So my agenda is this: I want to keep writing about scent, that much is for sure. I do not know enough yet and I want to keep learning. I also know that I want to turn this in the direction of a career. I need this to be something. Something that I can feel proud to tell my daughter about. I want this to be how I earn money. I don’t want to earn it through advertising on my blog. I don’t want to be buried under free bottles of perfume with no money for food. I want to be respected as a writer. The only way I can think of achieving this is to keep going and see where it takes me.
I feel totally uninspired by writing bad reviews, so if I really don’t like a perfume I won’t write about it. I do not see what benefit there is from writing a piece that is viciously scathing. As a reader I always want to know why I will enjoy something, not why I will hate it. I am as truthful about the perfume as I can be, whilst retaining it’s dignity for those who will undoubtably love it. Besides, who the hell am I to tell you why something is rubbish? Only the most highly respected perfumers and critics are in a position to do that and still the ultimate choice is yours. If I don’t have anything good to say I won’t say it. I’ll only offer as much constructive criticism as I feel my knowledge will allow.
I will not feel pressured to write good reviews by being sent lovely bottles of perfume. There is no denying that it is very nice to receive presents in the post, and I am always surprised and grateful that brands are so generous. I try to only approach companies that I am genuinely interested in so that it’s fairly certain that I will have some good things to say when the free stuff arrives, thus avoiding awkward guilt and feelings of ingratitude and maintaining my ‘no sell out’ policy. I should add here that for some bloggers a decent career can be formed from writing good reviews. It is a talent to create beautiful imagery for a perfume and convince people that they will love it. I would just much rather see them working directly for the company they are gushing about. If I am interested in sampling a fragrance I will seek it out and buy it for myself. That is why I love Bloom perfumery so much. I am only a tiny way into discovering all the perfumes that they stock and I am always so thrilled to be able to purchase samples sizes. It makes this whole blog possible for me.
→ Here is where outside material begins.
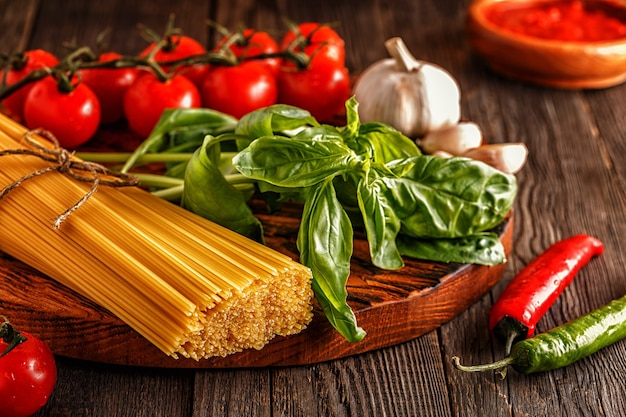 Products for cooking pasta, tomatoes, garlic, pepper, and basil on the old wooden background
I will always strive to learn more and I will try never to get too big for my boots.
I feel like I have genuinely discovered my future within the scented veils of perfume writing. I have had the opportunity to chat with some pretty amazing people already and I discover more fascinating avenues to explore every day. I want to always approach my writing with as much enthusiasm and enjoyment as I do now. Perfume will never fail to thrill me and I hope I never run out of words.
So there you have it. That is why I write a perfume blog, and will continue to write a perfume blog. It’s probably the same story that lots of other bloggers would tell too, you have to be passionate about something to write about it continually. I feel like my journey has only just started really, I’m so excited to see where I might end up…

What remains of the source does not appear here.